SOURCE DOCUMENT —
· · · · ·
Deterioration in PC due to muscular fatigue has been reported in several studies1,8,9,10,11,12,13. This decrease in the ability to maintain balance after a fatiguing task might be related to neuromuscular fatigue mechanisms that have both central and peripheral origins. This decline involves processes at all levels of motor pathways form the brain, including the central motor command (cortex, motoneurons), to the skeletal muscle, suggesting an impairment of the action potential transmission along the sarcolemma, the excitation-contraction coupling, the release and reuptake of calcium and the actin-myosin interaction14,15. Ankle plantar flexors (PF) are of particular interest because they play a major role in postural control during unipedal and bipedal quiet standing13,16,17. In this context, analyzing PF fatigue to demonstrate PC alterations seems relevant1,9,12,17,18.

Besides, an acute exposure to both hypobaric hypoxia (HH) and normobaric hypoxia (NH) leads to significant alteration in PC2,4,19,20,21. Recently, we suggested that PC was more altered in HH than in NH4 at rest. Hypoxic conditions can be defined as a combination of barometric pressure (PB) and an inspired fraction of oxygen (FiO2) that results in an inspired pressure of oxygen (PiO2 = FiO2 x PB-47) lower than a normoxic value of 150 mm Hg22. Indeed, hypoxia can be achieved by reducing PB (i.e. hypobaric hypoxia (HH) or by lowering the FiO2 while PB remains stable (i.e. normobaric hypoxia (NH)). It is well described that muscle fatigue alters postural control (1). Since hypobaric hypoxia is a more severe stimulus than normobaric hypoxia(4,23,24) and is known for accelerating the development of muscle fatigue23, one may speculate that postural control alteration would be greater in hypobaric hypoxia than in other environmental conditions.

To our knowledge, differences in PC have been reported only during acute passive exposure between HH and NH4. Since many popular sports (i.e., hiking climbing and mountain trail running) are practiced at altitude with reported effects on PC19,20,24, it is hence of interest to investigate the effects of a fatiguing exercise in HH vs. NH. Therefore, the main purpose of the present study was to investigate the effect of muscular fatigue in three different conditions (HH, NH, NN) on postural control in healthy subjects. Our hypothesis was that a muscular fatigue would alter more PC in HH than in NH or NN conditions.
· · · · ·
ENTRIES PROVIDED —
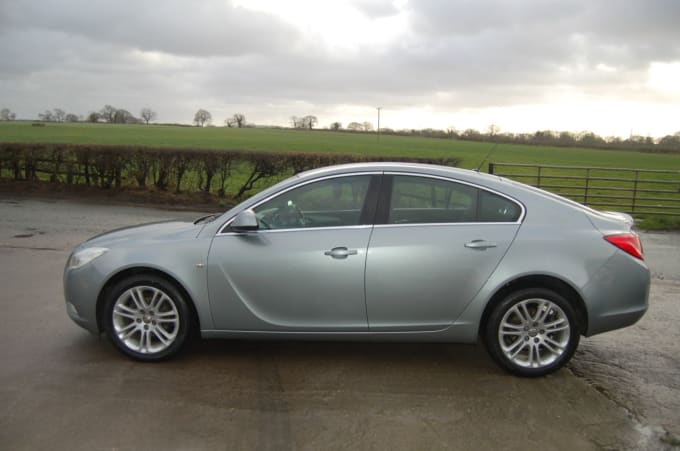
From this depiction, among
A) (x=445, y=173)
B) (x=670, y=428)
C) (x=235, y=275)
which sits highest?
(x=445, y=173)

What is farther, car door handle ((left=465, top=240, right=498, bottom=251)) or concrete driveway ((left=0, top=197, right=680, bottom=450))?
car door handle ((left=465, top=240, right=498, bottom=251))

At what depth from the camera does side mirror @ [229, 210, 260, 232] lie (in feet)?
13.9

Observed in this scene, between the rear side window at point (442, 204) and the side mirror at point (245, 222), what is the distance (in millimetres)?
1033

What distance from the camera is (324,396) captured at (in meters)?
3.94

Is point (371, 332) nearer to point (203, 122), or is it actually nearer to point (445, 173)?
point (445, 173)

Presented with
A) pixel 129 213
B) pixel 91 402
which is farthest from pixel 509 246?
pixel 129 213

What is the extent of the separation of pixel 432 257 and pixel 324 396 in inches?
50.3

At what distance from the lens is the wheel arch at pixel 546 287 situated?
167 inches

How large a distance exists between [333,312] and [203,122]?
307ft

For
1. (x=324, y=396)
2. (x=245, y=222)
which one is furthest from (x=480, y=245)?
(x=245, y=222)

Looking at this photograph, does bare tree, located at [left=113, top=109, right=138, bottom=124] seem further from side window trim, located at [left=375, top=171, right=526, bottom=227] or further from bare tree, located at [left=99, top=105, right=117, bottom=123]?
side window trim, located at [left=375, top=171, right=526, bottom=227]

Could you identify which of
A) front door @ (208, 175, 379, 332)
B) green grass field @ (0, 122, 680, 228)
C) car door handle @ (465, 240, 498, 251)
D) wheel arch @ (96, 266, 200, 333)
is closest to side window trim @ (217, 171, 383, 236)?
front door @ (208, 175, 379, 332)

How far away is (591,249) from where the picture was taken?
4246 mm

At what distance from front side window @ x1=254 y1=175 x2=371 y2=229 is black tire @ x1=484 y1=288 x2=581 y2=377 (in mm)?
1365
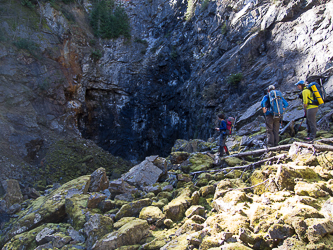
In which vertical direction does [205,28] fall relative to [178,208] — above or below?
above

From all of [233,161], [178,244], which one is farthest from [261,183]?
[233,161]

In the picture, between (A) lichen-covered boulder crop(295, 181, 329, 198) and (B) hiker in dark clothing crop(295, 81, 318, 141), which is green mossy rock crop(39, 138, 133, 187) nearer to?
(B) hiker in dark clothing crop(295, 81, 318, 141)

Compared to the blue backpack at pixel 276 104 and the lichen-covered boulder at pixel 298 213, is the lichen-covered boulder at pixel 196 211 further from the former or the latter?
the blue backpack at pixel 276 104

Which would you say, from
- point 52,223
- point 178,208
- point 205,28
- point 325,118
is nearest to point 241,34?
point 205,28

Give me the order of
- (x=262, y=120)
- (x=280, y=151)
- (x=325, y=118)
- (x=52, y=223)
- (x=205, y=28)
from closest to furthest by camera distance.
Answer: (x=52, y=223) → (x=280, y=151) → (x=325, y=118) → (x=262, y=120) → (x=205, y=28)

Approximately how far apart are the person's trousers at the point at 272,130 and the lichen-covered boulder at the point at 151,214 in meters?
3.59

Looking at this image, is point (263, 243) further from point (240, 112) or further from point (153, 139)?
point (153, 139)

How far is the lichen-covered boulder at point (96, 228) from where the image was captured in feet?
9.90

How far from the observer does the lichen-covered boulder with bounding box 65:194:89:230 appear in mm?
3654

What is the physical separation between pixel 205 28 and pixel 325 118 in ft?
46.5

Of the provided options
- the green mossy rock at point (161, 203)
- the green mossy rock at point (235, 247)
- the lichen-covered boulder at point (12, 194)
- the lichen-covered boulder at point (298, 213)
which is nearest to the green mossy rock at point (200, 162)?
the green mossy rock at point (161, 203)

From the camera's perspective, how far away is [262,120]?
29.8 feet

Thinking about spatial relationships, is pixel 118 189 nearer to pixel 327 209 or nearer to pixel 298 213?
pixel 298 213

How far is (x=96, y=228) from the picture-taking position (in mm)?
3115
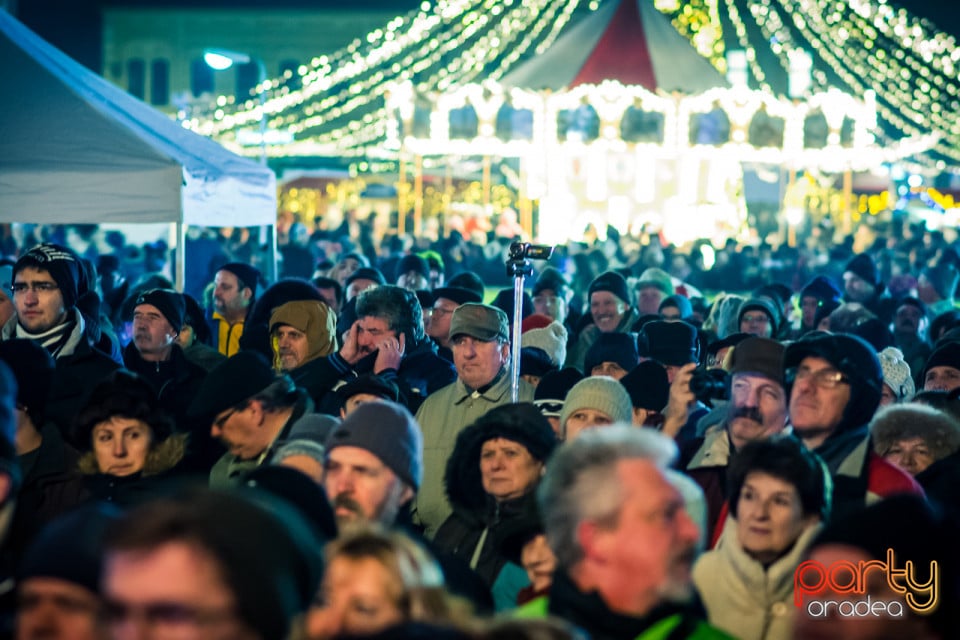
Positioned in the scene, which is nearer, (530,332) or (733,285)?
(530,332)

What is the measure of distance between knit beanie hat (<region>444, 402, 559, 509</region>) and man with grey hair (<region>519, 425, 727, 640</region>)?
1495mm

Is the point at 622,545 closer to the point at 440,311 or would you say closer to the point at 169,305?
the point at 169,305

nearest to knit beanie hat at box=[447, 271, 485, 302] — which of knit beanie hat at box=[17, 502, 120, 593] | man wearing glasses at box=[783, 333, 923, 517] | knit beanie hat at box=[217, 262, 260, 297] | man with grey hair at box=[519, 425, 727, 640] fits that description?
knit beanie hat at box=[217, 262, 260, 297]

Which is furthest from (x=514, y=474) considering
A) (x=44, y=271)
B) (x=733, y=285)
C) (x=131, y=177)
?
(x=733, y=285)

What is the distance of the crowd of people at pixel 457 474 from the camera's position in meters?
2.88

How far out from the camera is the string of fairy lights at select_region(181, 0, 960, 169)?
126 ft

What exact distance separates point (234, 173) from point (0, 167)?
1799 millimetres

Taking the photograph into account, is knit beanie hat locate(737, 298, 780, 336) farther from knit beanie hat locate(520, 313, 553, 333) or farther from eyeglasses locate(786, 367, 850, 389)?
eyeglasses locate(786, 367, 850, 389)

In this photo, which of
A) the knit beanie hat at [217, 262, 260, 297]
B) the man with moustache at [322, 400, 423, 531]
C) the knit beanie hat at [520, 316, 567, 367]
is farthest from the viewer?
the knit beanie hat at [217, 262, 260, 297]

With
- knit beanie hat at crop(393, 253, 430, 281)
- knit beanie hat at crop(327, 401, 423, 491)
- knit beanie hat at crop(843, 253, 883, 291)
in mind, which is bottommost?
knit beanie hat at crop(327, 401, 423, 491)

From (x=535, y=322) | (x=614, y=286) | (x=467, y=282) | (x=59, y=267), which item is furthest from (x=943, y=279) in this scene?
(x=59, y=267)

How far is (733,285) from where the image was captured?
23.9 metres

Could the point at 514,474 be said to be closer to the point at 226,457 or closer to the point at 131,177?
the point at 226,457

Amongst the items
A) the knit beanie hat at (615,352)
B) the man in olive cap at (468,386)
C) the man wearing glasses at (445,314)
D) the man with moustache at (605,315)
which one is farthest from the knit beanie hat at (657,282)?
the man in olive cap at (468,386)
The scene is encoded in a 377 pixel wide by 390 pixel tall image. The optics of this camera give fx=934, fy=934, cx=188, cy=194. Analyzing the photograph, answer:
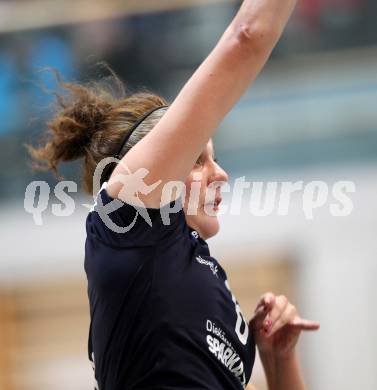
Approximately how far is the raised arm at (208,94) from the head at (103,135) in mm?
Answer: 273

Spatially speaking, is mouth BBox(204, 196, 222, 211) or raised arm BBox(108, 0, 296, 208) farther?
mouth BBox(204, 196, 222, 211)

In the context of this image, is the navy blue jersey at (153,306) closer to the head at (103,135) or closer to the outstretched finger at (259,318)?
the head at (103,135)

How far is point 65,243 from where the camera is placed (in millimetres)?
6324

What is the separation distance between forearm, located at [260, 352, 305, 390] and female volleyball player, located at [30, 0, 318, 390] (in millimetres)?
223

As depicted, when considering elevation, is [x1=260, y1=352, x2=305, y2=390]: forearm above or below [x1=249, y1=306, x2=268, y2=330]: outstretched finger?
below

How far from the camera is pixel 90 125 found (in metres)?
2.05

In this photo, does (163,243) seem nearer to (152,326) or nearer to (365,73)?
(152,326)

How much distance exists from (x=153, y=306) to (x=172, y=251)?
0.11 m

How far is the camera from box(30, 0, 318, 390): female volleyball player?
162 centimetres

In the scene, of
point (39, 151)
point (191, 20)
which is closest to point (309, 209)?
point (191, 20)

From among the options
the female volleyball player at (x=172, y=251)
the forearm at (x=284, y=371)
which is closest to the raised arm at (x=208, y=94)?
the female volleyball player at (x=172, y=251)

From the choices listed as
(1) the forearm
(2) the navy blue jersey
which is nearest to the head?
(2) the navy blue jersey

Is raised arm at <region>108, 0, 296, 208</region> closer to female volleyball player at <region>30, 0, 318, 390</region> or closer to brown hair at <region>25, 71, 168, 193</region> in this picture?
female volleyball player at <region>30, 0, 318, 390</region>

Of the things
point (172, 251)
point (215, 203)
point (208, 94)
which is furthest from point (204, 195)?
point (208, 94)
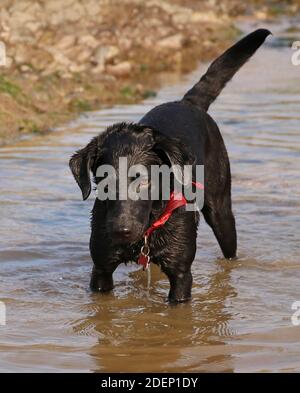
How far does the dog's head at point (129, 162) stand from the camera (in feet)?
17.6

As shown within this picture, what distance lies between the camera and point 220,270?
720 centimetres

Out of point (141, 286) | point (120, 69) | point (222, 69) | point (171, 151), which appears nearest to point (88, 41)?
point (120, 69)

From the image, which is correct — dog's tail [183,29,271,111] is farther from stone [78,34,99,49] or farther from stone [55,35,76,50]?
· · · · ·
YOUR TASKS —
A: Which muscles does the passage on postural control say play a major role during unipedal and bipedal quiet standing?
B: Write out the part of the passage on postural control that begins at the words "Deterioration in PC" and stops after the words "alterations seems relevant1,9,12,17,18.".

RESULTS —
A: The ankle plantar flexors.

B:
Deterioration in PC due to muscular fatigue has been reported in several studies1,8,9,10,11,12,13. This decrease in the ability to maintain balance after a fatiguing task might be related to neuromuscular fatigue mechanisms that have both central and peripheral origins. This decline involves processes at all levels of motor pathways form the brain, including the central motor command (cortex, motoneurons), to the skeletal muscle, suggesting an impairment of the action potential transmission along the sarcolemma, the excitation-contraction coupling, the release and reuptake of calcium and the actin-myosin interaction14,15. Ankle plantar flexors (PF) are of particular interest because they play a major role in postural control during unipedal and bipedal quiet standing13,16,17. In this context, analyzing PF fatigue to demonstrate PC alterations seems relevant1,9,12,17,18.